Baby Geniuses. The second that the words baby and genius came out of their mouths, I would have lit their chairs on fire, ran out of the room and locked the door behind me.
Junior. Arnold Schwarzenegger as a man who gets pregnant? I would have told the pitch team that the idea was genius because I was pregnant myself and my hormones were currently all out of whack and because of that I was not responsible for my actions. I would have then beat them while I nursed a plastic baby.
Norbit. I would have told the pitch people that Eddie could dress up like Jesus Christ and it wouldn't save this turd of an idea. Then I would have beat the pitch team with VHS copies of Eddie Murphy's Delirious.
The Dukes Of Hazzard. Here's a good idea. Let's turn a bad TV show into a bad movie. Here's a better idea. I'm going to put a rusty spear in the middle of the room and I want you to fall on it sixteen times.
11 comments:
Piper, I wish you actually had that power ... how about you do the greenlighting for Fox, while I do it for Warners, and Burbanked can do it for Paramount.
All of those movies you mentioned should have been shot down instantly, regardless of the "talent" involved. ESPECIALLY that damn "Halloween" remake.
Brilliant, Piper. I especially enjoy the creative and copious amounts of beatings that are going on in your scenarios.
Please please please make this a regular feature on your site. I'm certain you must have more of these in your generous bag-o-writerly tricks.
I'm so jealous of this idea that I may have shit myself a bit.
hey...the worst part is the make money off these horrible film. I guess its just good buisness.
I loved KNocked up btw.
Ray,
I'm with you. Let's go.
burbanked,
Thanks. You can never have enough beatings. Copious amounts of beatings.
Shea,
Yeah, they probably get paid a lot of money. And I have heard many a good thing about Knocked Up.
I'm not ashamed to admit that I'm really looking forward to "Halloween." I'm a fan of Zombie's music and movies, and I'm content that such a delicate remake is in the hands of someone who understands the genius of the original, as well as other classic horror films. In his defense, he is taking it in a new direction, and had the foresight to keep Carpenter's original score intact.
Adam,
You are right that he had foresight. Carpenter helped in writing, so there is promise. But it goes back to my whole thing of not having to tell us everything. The original to me is excellent. It will still be excellent even if this is a turd, it just bugs.

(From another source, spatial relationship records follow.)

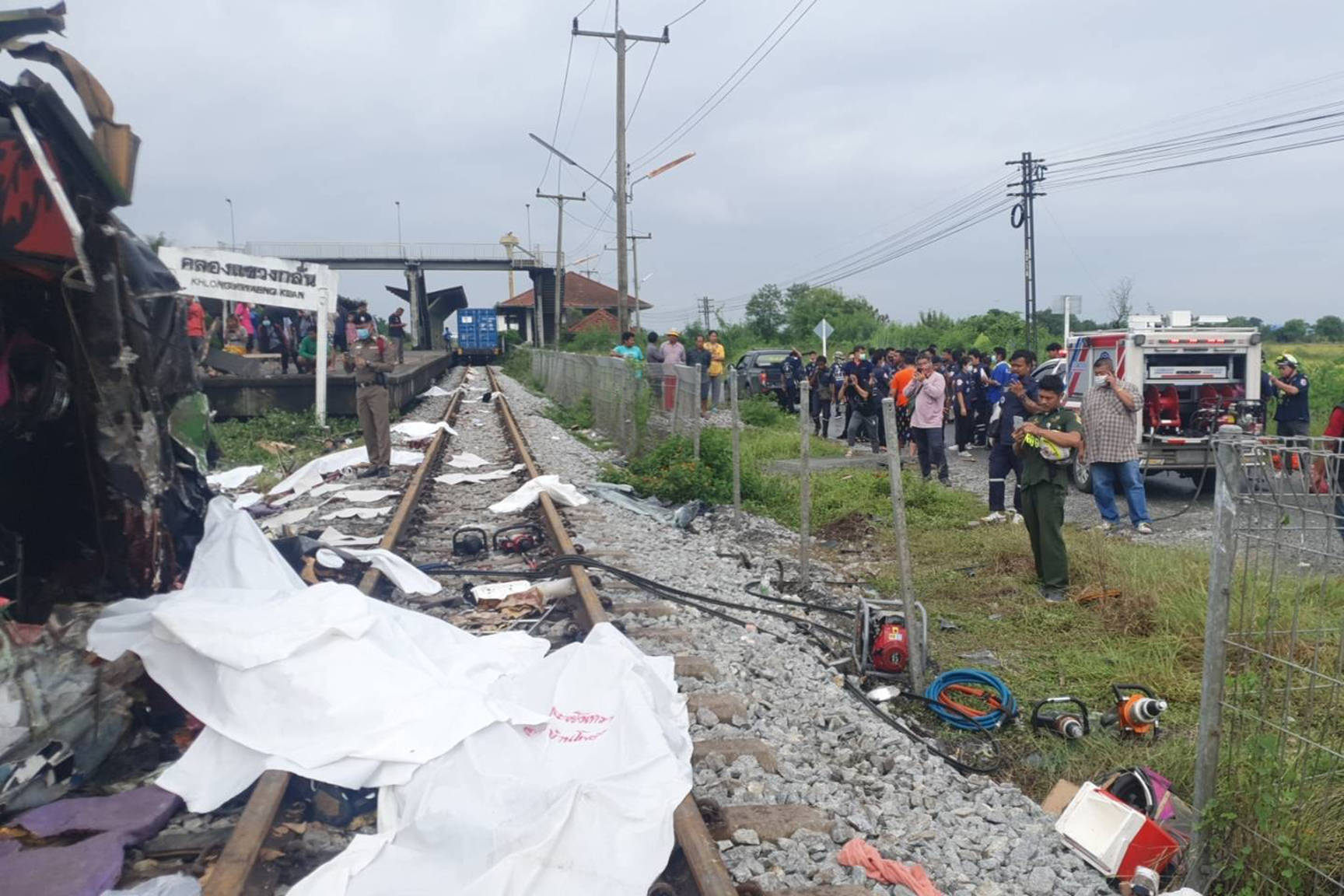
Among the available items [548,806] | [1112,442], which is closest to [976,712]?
[548,806]

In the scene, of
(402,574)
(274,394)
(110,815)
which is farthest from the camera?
(274,394)

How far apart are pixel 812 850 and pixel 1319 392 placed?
69.5ft

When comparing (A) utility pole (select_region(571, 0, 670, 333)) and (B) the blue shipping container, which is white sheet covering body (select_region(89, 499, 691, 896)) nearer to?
(A) utility pole (select_region(571, 0, 670, 333))

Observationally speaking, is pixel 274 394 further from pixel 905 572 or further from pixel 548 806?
pixel 548 806

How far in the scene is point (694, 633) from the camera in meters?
6.17

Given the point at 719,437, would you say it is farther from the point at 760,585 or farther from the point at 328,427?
the point at 328,427

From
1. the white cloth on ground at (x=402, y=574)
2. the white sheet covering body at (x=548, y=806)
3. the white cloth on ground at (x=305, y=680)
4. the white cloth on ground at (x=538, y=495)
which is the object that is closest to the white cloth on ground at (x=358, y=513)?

And I can't go there with you about Zombie being a good director. Just can't do it.
"...while I nursed a plastic baby."
Comedy gold. I just shot coffee out my nose.
I have to argue one of them, THE DUKES OF HAZZARD.
This could have been a great film, or at least an entertaining film. An attempt to make an old-school, 70's style Southern chase film. Bring back the whole SMOKEY AND THE BANDIT style of fun.
The cast wasn't bad, but they went and hired the Broken Lizard guys to make it. A totally wrong fit. It is (not at the same level) like remaking BULLIT and hiring the Farrelly's. Two completely different sensibilities.
That was where the film failed. Not in the fact that the film was greenlit, but they hired the wrong people to make it. It could have worked, but didn't.
And CADDYSHACK 2 also had potential. I was there opening day to see it. But the resulting film was terrible.
I don't think the Halloween remake originated with Rob Zombie. I'm pretty sure that's what Malek Akkad came to him with. But, I agree, there was no reason to greenlight that.
I am going to join the pro-Dukes of Hazzard pitch society. I didn't even bother watching the movie after seeing the trailer, but the concept had made my ears stand up. I think they could've made something terrifically fun out of it.
Moviezzz,
Yeah, I don't know that great film and Dukes Of Hazzard go together well. But you're right that it could have been better.
Neil,
The pro-Dukes Of Hazzard society. Where do I sign up.
I think I'd be a good greenlighter, too. I can't believe the shit that they can find funding for! Who pays for this stuff? Who watches it?! (Well, except Pearl Harbor, which I thought kind of hokey fun.)